If a fault exception occured a value of 0x02 is in the register which causes the crash.

A quick google search tells me that r10 should be saved by the callee, meaning it is not being restored by whatever code is changing it when this exception occurs.

Can anybody explain this? I'm not an expert when it comes to these kinds of low-level details

A: 

I think you're asking the wrong question. A Cocoa application should never throw an exception under normal operation. You need to address the cause of that exception before doing anything else.

You should not be accessing a single managed object context from multiple threads, or if you are you need to lock it very carefully. Multithreaded access to one context is highly dangerous, and can lead to the kind of behavior you are observing. From the "Multi-Threading with Core Data" section of the Core Data Programming Guide:

If you want to work with a managed object across different threads, you must lock its context (see NSLocking). If you try to pass actual objects, share contexts between threads, and so on, you must be extremely careful about locking (and as a consequence you are likely to negate any benefit you may otherwise derive from multi-threading). Working with a managed object across different threads is therefore strongly discouraged, as described in “General Guidelines.”

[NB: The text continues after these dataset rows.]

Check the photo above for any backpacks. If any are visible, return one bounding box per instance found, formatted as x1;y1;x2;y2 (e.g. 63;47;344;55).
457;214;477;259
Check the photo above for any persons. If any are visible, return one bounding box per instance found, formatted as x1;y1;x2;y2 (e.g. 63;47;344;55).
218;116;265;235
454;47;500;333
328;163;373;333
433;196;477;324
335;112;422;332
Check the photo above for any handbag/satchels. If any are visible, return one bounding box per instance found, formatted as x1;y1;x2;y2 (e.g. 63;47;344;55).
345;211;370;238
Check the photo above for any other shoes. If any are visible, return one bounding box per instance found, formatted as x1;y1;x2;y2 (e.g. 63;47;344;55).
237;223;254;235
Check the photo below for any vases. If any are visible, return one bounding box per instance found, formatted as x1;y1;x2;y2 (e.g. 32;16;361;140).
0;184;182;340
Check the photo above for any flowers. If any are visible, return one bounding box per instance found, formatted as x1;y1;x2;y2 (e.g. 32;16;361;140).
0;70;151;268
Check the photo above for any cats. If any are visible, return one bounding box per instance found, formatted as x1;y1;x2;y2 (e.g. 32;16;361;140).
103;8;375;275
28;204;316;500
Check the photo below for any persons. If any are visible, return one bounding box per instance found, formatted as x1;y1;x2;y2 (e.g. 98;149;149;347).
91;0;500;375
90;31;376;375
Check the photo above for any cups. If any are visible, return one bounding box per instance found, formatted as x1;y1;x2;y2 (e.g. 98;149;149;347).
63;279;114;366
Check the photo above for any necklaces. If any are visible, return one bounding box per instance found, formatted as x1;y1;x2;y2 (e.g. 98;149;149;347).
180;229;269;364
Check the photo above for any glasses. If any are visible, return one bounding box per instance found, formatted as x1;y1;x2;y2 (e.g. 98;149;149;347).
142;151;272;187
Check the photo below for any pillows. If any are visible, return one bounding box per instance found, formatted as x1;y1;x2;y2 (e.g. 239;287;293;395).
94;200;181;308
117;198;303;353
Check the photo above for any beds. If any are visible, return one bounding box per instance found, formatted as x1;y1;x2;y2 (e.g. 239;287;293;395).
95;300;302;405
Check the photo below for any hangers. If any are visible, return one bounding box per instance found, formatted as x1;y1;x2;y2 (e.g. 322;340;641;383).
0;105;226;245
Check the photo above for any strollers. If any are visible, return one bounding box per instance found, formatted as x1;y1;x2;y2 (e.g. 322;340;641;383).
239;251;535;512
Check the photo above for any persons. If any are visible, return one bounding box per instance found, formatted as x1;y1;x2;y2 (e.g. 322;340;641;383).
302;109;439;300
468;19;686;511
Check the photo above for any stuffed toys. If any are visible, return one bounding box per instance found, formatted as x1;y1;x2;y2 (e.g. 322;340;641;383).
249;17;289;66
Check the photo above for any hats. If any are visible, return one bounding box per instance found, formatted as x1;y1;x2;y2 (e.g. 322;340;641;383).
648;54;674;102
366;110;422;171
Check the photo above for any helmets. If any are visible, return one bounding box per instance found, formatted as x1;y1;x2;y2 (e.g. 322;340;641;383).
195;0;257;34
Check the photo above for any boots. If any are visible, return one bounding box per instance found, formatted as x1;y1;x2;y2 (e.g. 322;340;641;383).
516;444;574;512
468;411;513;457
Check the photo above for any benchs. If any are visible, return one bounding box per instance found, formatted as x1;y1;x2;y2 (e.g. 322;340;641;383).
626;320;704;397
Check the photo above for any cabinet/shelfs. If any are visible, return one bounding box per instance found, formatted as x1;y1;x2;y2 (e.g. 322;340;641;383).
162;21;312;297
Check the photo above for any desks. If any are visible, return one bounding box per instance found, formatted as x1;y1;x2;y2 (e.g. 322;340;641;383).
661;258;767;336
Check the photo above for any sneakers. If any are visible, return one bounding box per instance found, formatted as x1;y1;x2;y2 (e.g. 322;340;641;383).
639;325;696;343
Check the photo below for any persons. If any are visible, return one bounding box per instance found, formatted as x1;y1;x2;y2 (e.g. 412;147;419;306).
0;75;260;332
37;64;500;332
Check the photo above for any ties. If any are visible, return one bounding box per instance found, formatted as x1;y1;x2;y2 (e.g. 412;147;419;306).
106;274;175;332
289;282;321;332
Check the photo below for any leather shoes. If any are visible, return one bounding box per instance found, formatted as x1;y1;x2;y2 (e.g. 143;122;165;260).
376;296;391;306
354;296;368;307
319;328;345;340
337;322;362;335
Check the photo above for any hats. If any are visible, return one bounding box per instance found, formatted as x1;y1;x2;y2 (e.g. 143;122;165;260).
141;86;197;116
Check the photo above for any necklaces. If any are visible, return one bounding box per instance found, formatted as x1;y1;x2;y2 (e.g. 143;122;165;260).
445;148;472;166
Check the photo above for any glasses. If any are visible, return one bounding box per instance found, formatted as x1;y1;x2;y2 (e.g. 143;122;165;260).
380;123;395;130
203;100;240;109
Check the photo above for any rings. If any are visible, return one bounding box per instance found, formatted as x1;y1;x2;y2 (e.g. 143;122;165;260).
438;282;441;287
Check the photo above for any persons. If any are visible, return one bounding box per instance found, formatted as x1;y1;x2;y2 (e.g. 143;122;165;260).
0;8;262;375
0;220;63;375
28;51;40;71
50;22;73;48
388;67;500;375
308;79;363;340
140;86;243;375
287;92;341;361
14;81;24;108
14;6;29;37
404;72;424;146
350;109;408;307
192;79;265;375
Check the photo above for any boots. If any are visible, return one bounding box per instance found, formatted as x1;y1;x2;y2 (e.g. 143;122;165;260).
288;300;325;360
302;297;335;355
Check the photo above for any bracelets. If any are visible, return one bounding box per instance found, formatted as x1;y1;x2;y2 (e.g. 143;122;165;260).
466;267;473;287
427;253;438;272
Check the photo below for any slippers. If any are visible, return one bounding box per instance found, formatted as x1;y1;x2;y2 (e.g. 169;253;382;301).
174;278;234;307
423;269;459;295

It is recommended that you use a separate managed object context for your background thread (with the same persistent store and managed object model), and do all of the reads you need for your summation operation there.

Brad Larson
I do use a separate context, and the only workaround to fault exceptions is to check if the objectID exists before trying to access members. But even this isn't perfect.
Mike Weller
@Mike Weller - If I understand you correctly, you've created a separate managed object context for your background operation, but you're getting exceptions when you try to fault in certain managed objects from the persistent store because they've been deleted in a separate context which has written those changes to disk. In that case, you'll need to make sure that your background context reconciles changes, as described here: http://developer.apple.com/iphone/library/documentation/cocoa/conceptual/CoreData/Articles/cdChangeManagement.html#//apple_ref/doc/uid/TP30001201-CJBDBHCB
Brad Larson
I'm familiar with conflict resolution. The problem is that when the operation fetches the objects they obviously all exist. There are lots of objects and iterating them and calculating the information takes a long time.Being able to detect a delete from the other context and somehow remove references to deleted objects just isn't possible in the operation. My current workaround is simply to check the result of [context existingObjectWithID:] before accessing members on the object. If the item has been deleted, this returns nil. Theoretically this is "race-y" but it should be OK in practice.